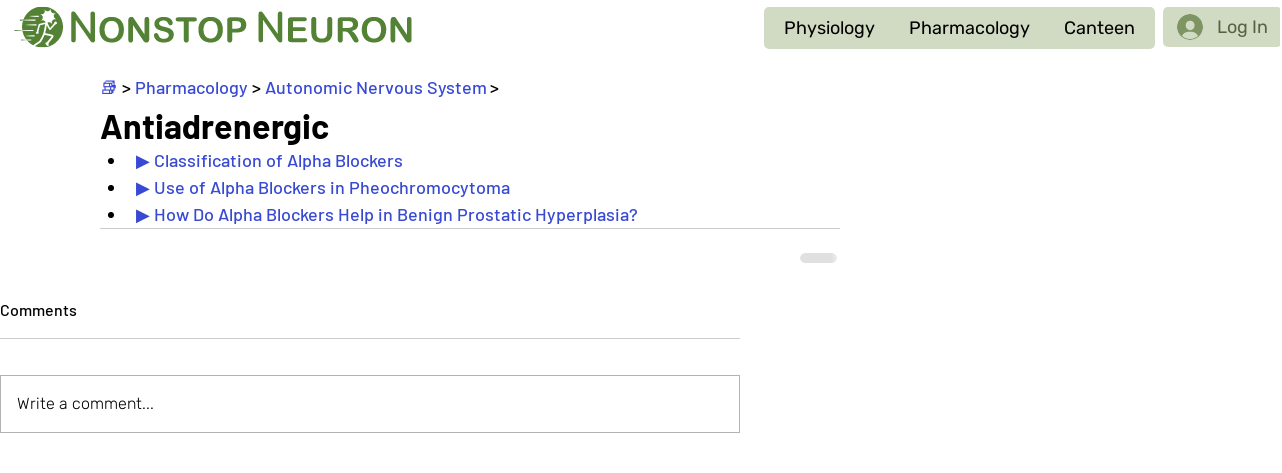

--- FILE ---
content_type: text/html; charset=utf-8
request_url: https://www.google.com/recaptcha/api2/aframe
body_size: 250
content:
<!DOCTYPE HTML><html><head><meta http-equiv="content-type" content="text/html; charset=UTF-8"></head><body><script nonce="YuHf-i_E823uC8k4EbRUVQ">/** Anti-fraud and anti-abuse applications only. See google.com/recaptcha */ try{var clients={'sodar':'https://pagead2.googlesyndication.com/pagead/sodar?'};window.addEventListener("message",function(a){try{if(a.source===window.parent){var b=JSON.parse(a.data);var c=clients[b['id']];if(c){var d=document.createElement('img');d.src=c+b['params']+'&rc='+(localStorage.getItem("rc::a")?sessionStorage.getItem("rc::b"):"");window.document.body.appendChild(d);sessionStorage.setItem("rc::e",parseInt(sessionStorage.getItem("rc::e")||0)+1);localStorage.setItem("rc::h",'1769138336122');}}}catch(b){}});window.parent.postMessage("_grecaptcha_ready", "*");}catch(b){}</script></body></html>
##########
Nothing but the pictures may be dropped; output the records above exactly.

--- FILE ---
content_type: text/html; charset=utf-8
request_url: https://www.google.com/recaptcha/api2/aframe
body_size: 250
content:
<!DOCTYPE HTML><html><head><meta http-equiv="content-type" content="text/html; charset=UTF-8"></head><body><script nonce="YuHf-i_E823uC8k4EbRUVQ">/** Anti-fraud and anti-abuse applications only. See google.com/recaptcha */ try{var clients={'sodar':'https://pagead2.googlesyndication.com/pagead/sodar?'};window.addEventListener("message",function(a){try{if(a.source===window.parent){var b=JSON.parse(a.data);var c=clients[b['id']];if(c){var d=document.createElement('img');d.src=c+b['params']+'&rc='+(localStorage.getItem("rc::a")?sessionStorage.getItem("rc::b"):"");window.document.body.appendChild(d);sessionStorage.setItem("rc::e",parseInt(sessionStorage.getItem("rc::e")||0)+1);localStorage.setItem("rc::h",'1769138336122');}}}catch(b){}});window.parent.postMessage("_grecaptcha_ready", "*");}catch(b){}</script></body></html>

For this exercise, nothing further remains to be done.